HACK: Yeah, but Karl Rove convinced them it had something to do with swift boats. And now I’ve got to take off before my fingerprints get on anything.

Voice of female, believed to be a Native American, unemployed painter/performance artist, recipient of a National Endowment for the Arts grant, suspected Planned Parenthood volunteer, suspected bisexual, hereafter referred to as TATONKA: What about my uterus? That stuttering cowpoke could have up to three Supreme Court appointments, and the Senate now has a new crop of pro-lifers. [Agent’s Note: “stuttering cowpoke” apparent reference to P.O.T.U.S. Bush.] The future of reproductive health and abortion rights is in serious jeopardy. I don’t want the GOP telling me what to do with my uterus! How do we stop this?

MISS SAIGON: Susan is right. Despite numerous celebrity endorsements of political liberalism, Hollywood and the recording industry failed to put a dent in the Midwest or the South. Bill Clinton’s new svelte bod apparently didn’t win over any housewives, desperate or otherwise. Even MoveOn.org is stumbling around trying to figure out what the hell to mobilize against for the next four years. So what are we going to do?
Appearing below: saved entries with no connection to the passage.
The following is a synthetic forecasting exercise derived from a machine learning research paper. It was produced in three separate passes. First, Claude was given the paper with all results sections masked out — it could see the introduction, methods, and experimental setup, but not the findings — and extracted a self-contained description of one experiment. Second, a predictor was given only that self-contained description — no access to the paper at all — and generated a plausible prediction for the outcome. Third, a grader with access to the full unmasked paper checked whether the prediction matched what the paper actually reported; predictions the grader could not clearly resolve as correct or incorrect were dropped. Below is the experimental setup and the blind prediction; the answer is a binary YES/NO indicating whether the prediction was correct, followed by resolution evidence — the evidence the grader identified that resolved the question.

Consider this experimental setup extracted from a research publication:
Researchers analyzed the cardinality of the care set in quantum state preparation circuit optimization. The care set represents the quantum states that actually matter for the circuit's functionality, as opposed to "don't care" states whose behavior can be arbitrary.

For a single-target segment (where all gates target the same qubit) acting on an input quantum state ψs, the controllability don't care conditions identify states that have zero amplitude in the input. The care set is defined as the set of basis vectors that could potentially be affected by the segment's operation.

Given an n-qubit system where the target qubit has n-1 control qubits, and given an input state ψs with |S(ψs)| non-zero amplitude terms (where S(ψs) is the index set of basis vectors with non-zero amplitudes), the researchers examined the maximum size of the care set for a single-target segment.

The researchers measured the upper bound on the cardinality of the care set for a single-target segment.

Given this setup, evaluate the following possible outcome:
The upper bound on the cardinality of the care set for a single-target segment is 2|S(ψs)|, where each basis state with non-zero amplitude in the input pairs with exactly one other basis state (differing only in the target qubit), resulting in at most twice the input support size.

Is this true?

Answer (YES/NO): NO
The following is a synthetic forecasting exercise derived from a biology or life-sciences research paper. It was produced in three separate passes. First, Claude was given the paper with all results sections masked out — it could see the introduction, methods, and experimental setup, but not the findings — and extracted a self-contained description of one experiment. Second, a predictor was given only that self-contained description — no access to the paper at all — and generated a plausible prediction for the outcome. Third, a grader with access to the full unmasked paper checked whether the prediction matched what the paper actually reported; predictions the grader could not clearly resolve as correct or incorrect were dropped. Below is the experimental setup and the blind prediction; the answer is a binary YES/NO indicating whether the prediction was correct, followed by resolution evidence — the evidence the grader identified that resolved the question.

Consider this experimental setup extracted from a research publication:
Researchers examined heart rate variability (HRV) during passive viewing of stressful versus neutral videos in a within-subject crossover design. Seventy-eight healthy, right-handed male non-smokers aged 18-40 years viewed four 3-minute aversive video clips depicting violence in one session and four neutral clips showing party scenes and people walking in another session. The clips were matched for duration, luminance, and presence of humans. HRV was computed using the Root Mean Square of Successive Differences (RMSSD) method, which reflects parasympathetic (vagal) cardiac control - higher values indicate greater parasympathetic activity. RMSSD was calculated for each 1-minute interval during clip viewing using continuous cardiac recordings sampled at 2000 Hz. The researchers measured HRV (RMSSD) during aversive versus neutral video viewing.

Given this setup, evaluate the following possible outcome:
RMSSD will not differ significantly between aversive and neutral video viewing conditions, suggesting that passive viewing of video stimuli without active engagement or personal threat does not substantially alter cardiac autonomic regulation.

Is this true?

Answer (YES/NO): NO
PINKO: I know what we are going to do, what we have to do. It’s the one thing the conservatives did correctly. The one thing, that is, besides mobilizing millions of previously unregistered evangelical voters to cast ballots based on a perception of leadership rooted in traditional Judeo-Christian morals and without giving weight to more relevant issues like the dire state of the economy or the deaths and permanent injuries of thousands sent to war under false pretenses.

GLENDA / MISS SAIGON / SMOKEY / TATONKA: What??

PINKO: We have to pray.

[END TRANSCRIPT]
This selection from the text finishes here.